Никогда не забуду лица последнего в ту минуту. В первые мгновения оно выражало тонкую чувствительность Жан-Жака, невольно спугнувшего чью-то нежность; но тут же оно омрачилось желчным высокодуховным осуждением. Он обратился ко мне елейным голосом. Ученика своего он окинул взором неодобрения. Что же касается мадам Бек, то она, как водится, ничего, решительно ничего не заметила, хотя родственник ее, не в силах выпустить пальцы иноверки, лишь сильнее сжимал их в своей руке.

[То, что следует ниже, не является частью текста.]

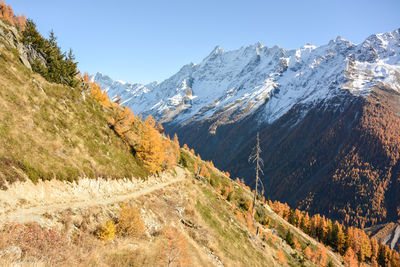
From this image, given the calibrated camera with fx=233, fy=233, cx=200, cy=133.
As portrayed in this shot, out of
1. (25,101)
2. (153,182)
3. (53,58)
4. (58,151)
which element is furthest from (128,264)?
(53,58)

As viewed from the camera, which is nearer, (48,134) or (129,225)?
(129,225)

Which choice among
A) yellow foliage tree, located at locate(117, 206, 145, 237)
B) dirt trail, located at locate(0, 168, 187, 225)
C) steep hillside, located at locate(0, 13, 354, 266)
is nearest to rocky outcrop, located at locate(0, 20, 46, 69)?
steep hillside, located at locate(0, 13, 354, 266)

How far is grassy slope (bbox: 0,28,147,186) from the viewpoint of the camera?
1744 centimetres

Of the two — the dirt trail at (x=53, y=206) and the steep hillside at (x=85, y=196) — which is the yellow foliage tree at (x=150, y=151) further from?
the dirt trail at (x=53, y=206)

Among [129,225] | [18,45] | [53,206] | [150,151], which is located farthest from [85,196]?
[18,45]

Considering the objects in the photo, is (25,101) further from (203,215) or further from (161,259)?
(203,215)

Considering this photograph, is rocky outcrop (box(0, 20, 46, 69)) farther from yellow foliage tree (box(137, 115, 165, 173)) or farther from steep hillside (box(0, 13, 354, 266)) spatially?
yellow foliage tree (box(137, 115, 165, 173))

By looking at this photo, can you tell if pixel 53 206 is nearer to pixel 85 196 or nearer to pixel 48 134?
pixel 85 196

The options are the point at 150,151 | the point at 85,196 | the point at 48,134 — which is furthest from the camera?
the point at 150,151

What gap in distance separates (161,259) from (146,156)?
2250 centimetres

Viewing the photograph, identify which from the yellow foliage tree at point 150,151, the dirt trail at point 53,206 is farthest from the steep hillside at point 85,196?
the yellow foliage tree at point 150,151

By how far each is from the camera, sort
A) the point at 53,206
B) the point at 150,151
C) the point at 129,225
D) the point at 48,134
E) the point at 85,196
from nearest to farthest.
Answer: the point at 53,206, the point at 129,225, the point at 85,196, the point at 48,134, the point at 150,151

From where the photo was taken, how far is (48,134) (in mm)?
21547

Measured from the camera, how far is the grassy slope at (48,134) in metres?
17.4
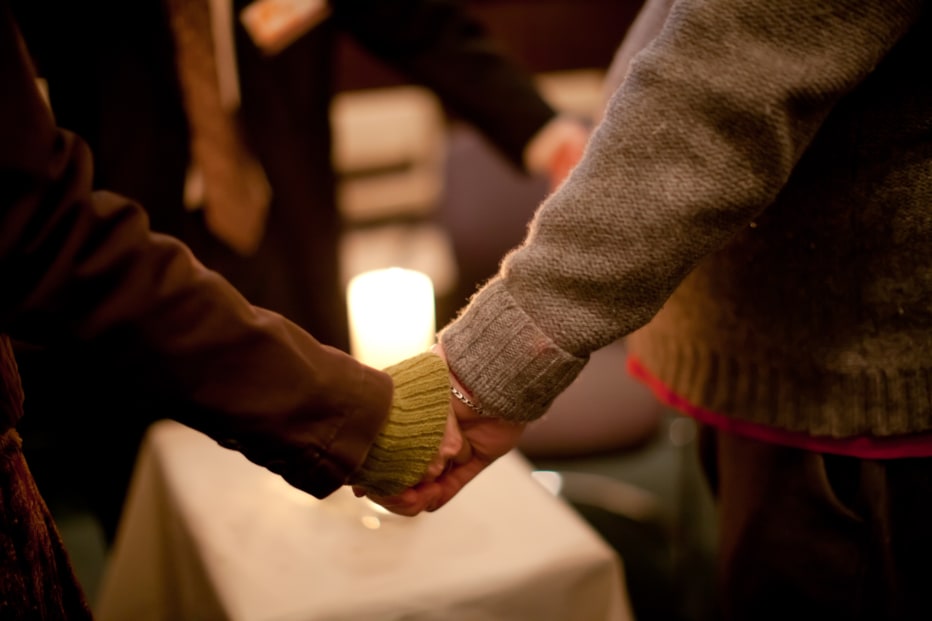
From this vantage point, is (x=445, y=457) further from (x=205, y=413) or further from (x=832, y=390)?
(x=832, y=390)

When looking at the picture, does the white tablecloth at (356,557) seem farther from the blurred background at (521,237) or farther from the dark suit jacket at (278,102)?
the dark suit jacket at (278,102)

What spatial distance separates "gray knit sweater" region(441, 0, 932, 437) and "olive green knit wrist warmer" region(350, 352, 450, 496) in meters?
0.03

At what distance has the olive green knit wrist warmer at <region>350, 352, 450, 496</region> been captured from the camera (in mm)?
665

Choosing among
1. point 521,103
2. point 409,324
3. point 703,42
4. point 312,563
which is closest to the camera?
point 703,42

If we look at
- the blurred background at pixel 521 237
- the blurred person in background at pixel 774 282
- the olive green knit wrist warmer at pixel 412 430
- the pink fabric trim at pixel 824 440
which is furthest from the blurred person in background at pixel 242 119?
the pink fabric trim at pixel 824 440

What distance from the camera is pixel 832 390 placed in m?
0.65

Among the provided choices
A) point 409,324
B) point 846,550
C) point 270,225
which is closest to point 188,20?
point 270,225

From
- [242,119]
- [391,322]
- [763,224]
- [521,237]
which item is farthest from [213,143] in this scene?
[521,237]

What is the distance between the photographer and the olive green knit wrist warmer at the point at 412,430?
2.18 ft

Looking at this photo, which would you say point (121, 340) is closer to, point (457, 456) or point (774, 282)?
point (457, 456)

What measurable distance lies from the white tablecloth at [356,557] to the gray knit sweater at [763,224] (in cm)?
24

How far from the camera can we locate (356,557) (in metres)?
0.84

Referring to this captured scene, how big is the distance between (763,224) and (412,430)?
0.34m

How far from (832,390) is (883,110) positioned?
0.73ft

Легко понять поэтому, что я сначала просто не поверила столь внезапному объявлению об отъезде. Лишь выслушав новость сто раз, со всех сторон повторенную сотней уст, я вынуждена была отнестись к ней серьезно. Как прошла неделя ожидания, как тянулись пустые мучительные дни, не приносившие от него ни слова объяснения, я помню, но описать не могу.
И вот обещанный день настал. Мы ждали мосье Поля. Либо он придет и попрощается с нами, либо так, без слов, и исчезнет навсегда.
Но в такой поворот событий, кажется, не верила ни одна живая душа во всей школе. Поднялись мы в обычный час; позавтракали, как обычно; не поминая своего профессора и словно бы позабыв о нем, лениво принялись за обычные дела.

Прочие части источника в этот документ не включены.